Search code examples
phprdffreebaselarge-data

Parse 88 GB rdf with PHP


How can I parse an 88 GB RDF file with PHP?

This RDF is filled with entities and facts about each entity.

I'm trying to iterate through each entity and check for certain facts per each entity. Then write those facts to an XML document I created earlier in the script.

So as I am navigating the rdf, per each entity I create a <card></card> element and give it a child called <facts>. I run through all the facts on the entity and I take the ones I need and write them inside and as <fact></fact> element children inside the <facts></facts>.

How can I parse the rdf, extract the data, and write it to XML?


Solution

  • First, use an RDF parser.

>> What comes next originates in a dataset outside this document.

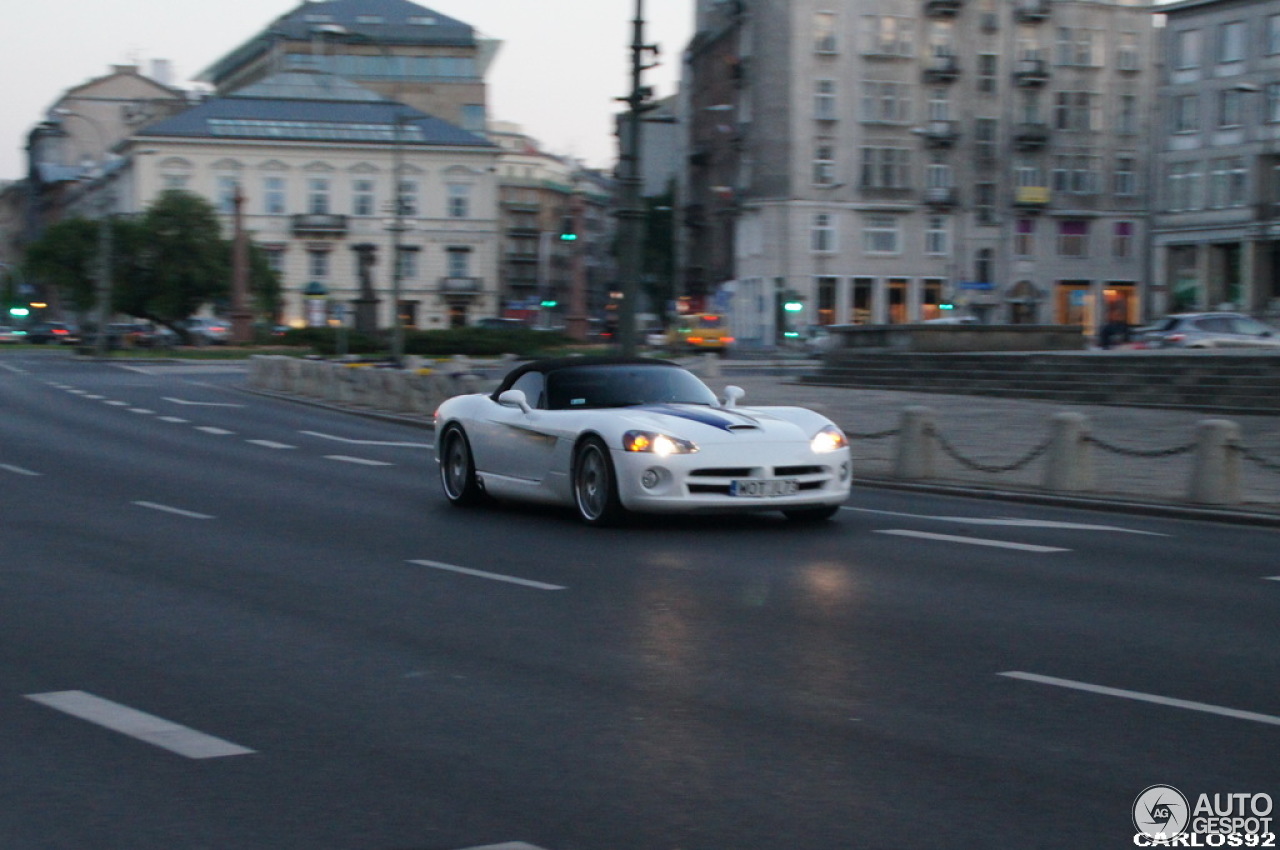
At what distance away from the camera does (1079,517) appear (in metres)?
15.2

Googling for a PHP RDF parser turned up lots of results; I dont use PHP personally, but I'm sure one of them will do the job of parsing RDF. But make sure it's a streaming parser, you're not going to hold 88G of RDF in memory on your workstation.

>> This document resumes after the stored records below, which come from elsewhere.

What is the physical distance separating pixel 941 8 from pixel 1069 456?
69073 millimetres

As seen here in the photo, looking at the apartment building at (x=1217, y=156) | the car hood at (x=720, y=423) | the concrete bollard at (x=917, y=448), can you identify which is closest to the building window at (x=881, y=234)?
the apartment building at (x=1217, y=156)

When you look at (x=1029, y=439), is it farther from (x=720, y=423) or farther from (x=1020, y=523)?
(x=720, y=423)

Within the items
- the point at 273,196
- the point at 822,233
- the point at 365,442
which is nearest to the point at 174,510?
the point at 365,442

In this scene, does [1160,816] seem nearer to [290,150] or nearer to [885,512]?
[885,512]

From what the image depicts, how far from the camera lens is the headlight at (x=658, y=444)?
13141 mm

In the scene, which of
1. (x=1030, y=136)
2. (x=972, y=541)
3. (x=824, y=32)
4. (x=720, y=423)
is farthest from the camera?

    Second, you said you need to 'iterate through each entity' that might be tricky if either they're not sorted by subject in the original file, or the parser does not report them in the same order.

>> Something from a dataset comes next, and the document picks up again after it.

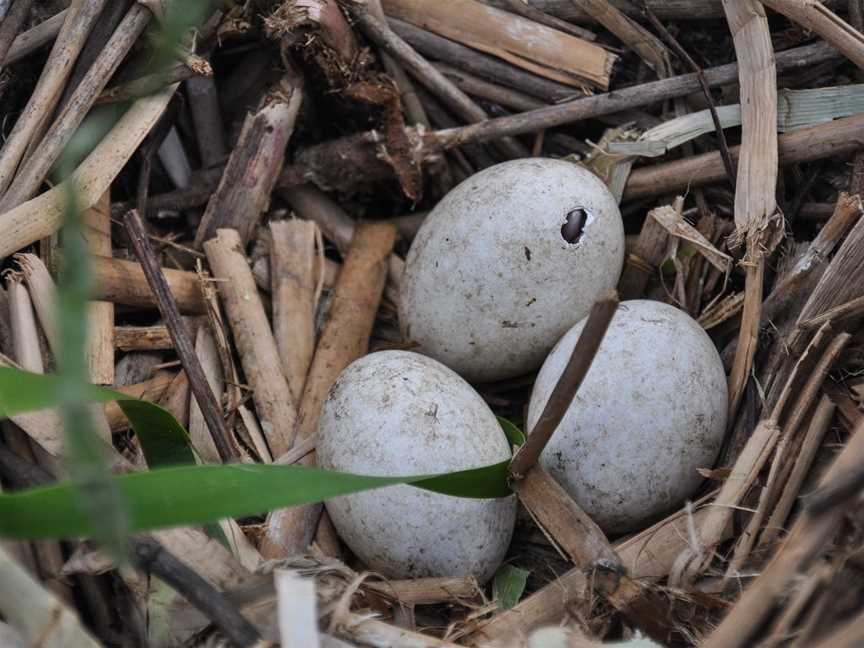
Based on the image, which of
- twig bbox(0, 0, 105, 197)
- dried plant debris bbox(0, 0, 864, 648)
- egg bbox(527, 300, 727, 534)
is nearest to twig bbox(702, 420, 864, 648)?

    Assuming that is not a problem, then you can just keep the triples for each subject in a local data structure, and when you get a triple w/ a subject different than the ones you've queued locally, do whatever business logic you need and write out the XML. Might want to make sure you can't queue up so many statements locally that you'll OOM.

    Lastly, I'm going to assume you have a good reason to take RDF and turn it into an XML format that is not RDF/XML. But I you might reconsider your design just in case.

    Or you could put the data in an RDF database and write SPARQL queries against it, transforming query results into whatever XML or anything else you need.